One number is the whole answer: the tally of lines in the records that include the word "granularity".
══ Input ══
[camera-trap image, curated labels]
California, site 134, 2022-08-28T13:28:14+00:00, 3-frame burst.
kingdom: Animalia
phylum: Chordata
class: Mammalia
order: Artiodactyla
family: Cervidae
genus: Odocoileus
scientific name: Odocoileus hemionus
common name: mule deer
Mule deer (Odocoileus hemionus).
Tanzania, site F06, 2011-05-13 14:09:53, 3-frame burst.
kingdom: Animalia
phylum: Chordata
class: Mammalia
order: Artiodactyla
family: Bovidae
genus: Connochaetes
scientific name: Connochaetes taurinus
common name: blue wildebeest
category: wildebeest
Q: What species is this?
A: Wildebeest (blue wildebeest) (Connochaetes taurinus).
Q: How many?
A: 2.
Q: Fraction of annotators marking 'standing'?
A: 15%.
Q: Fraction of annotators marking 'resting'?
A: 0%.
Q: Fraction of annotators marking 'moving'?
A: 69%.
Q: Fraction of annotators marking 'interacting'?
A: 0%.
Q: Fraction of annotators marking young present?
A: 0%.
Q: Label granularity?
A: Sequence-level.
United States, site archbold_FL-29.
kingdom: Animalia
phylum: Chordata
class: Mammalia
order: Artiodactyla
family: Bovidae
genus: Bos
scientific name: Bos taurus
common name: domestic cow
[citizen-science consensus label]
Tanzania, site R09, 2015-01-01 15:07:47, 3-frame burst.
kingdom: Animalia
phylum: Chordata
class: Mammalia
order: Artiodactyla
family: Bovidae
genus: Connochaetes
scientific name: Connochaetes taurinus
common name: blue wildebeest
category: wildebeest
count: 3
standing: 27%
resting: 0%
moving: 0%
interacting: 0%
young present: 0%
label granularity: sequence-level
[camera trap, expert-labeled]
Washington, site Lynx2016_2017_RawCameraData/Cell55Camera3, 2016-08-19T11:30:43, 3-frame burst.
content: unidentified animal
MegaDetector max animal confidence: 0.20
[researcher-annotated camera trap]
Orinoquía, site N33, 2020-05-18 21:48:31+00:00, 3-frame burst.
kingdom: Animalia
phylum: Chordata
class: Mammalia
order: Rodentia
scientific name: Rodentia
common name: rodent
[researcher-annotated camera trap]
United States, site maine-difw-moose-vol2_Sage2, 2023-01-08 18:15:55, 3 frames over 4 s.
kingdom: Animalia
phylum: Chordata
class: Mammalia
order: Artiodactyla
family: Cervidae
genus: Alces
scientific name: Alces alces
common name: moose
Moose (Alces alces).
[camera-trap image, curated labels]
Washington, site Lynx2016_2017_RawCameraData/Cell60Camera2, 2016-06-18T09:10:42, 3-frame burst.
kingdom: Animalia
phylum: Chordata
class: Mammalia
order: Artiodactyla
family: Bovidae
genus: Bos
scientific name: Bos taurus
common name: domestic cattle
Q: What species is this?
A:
═══
> Solution for this exercise
2